Percent variance: If PC1 + PC2 < 30–40%, two dimensions do not adequately represent the data. Consider showing a PC1 vs PC3 or PC2 vs PC3 panel as a supplementary figure.
Building PCA plots in FigureGuild
FigureGuild's Graph Builder generates PCA plots from pasted expression matrices. Paste your sample × feature matrix, specify grouping, and the plot is generated with correct variance-explained labels, 95% ellipses, and publication styling. Export at journal DPI.
FAQ
Should I show PC1 vs PC2 or a different pair? Start with PC1 vs PC2. If your biological groups do not separate on these axes, check PC1 vs PC3 and PC2 vs PC3. If groups only separate on later PCs, investigate potential batch effects or data quality issues.

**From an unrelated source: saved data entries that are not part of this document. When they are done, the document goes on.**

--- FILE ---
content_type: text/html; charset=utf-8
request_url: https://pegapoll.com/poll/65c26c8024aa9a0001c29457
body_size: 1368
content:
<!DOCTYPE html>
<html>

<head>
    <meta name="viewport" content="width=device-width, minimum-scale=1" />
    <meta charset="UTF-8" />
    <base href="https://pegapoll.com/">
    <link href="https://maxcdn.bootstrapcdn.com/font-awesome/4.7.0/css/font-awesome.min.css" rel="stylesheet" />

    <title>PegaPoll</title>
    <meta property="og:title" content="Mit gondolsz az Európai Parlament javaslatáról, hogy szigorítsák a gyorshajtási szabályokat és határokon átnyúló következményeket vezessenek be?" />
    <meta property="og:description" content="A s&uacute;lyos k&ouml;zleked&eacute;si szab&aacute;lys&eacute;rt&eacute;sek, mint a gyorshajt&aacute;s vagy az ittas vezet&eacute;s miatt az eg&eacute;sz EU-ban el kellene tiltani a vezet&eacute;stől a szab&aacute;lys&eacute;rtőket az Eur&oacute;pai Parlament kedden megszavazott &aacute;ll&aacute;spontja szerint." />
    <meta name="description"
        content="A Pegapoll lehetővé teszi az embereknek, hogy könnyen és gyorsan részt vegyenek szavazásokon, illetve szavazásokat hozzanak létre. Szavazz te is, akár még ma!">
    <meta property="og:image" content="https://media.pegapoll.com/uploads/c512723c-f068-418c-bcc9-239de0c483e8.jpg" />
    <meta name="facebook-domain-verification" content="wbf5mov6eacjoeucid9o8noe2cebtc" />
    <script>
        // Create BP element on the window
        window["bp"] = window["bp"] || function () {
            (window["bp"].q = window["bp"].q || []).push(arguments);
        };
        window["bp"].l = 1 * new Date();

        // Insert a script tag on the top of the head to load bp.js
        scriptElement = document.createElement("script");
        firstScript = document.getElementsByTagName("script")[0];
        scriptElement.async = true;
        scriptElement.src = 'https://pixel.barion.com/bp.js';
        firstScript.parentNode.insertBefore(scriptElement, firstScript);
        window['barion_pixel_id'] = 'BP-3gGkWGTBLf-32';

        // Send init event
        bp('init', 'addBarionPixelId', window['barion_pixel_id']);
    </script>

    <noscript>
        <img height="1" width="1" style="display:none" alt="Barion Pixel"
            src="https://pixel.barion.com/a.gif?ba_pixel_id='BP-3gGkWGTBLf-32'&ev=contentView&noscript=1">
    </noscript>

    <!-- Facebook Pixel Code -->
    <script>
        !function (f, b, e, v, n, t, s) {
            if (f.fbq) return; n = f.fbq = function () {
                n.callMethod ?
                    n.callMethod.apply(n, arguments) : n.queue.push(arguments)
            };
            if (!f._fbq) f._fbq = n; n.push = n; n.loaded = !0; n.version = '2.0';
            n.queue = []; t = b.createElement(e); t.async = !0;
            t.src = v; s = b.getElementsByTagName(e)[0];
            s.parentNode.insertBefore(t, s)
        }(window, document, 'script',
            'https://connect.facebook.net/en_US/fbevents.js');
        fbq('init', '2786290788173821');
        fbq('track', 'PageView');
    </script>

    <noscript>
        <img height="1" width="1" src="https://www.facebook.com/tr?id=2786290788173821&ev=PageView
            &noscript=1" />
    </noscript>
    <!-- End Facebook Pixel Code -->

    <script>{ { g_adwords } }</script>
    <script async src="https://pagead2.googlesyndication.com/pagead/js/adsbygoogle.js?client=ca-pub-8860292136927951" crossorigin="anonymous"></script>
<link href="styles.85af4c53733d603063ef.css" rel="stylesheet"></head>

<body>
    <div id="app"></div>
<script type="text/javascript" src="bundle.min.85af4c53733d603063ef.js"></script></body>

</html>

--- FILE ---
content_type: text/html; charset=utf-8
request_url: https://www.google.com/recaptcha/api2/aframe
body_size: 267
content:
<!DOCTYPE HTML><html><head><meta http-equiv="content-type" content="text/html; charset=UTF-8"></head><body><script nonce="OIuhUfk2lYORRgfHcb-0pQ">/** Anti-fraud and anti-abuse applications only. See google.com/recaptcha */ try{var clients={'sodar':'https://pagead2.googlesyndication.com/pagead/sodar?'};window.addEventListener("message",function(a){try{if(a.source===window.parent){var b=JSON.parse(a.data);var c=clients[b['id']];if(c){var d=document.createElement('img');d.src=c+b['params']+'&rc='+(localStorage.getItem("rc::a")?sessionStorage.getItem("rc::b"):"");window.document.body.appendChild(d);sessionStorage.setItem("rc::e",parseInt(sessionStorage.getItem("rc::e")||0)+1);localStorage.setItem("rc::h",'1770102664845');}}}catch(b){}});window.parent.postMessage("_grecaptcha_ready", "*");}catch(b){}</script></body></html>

What does it mean if PC1 explains 80% of variance? One dimension dominates — this often indicates a strong batch effect or a single dominant biological variable (e.g., tissue type). Investigate what PC1 correlates with.
Should I use PCA or UMAP/tSNE? PCA is linear and preserves global structure — preferred for sample-level QC of bulk RNA-seq and proteomics. UMAP/tSNE are non-linear and better for visualizing clusters in single-cell data. For bulk datasets with <100 samples, PCA is standard.
How many genes should I use for bulk RNA-seq PCA?
Commonly the top 500–5000 most variable genes. Using all ~20,000 genes includes many that are simply noise. A common choice is nrow(vst_mat) >= 1 — but subsetting to variable genes produces cleaner separation.
My confidence ellipses don't show — why?
If you have fewer than ~3 samples per group, the ellipse cannot be estimated reliably. stat_ellipse requires at least 3 observations per group.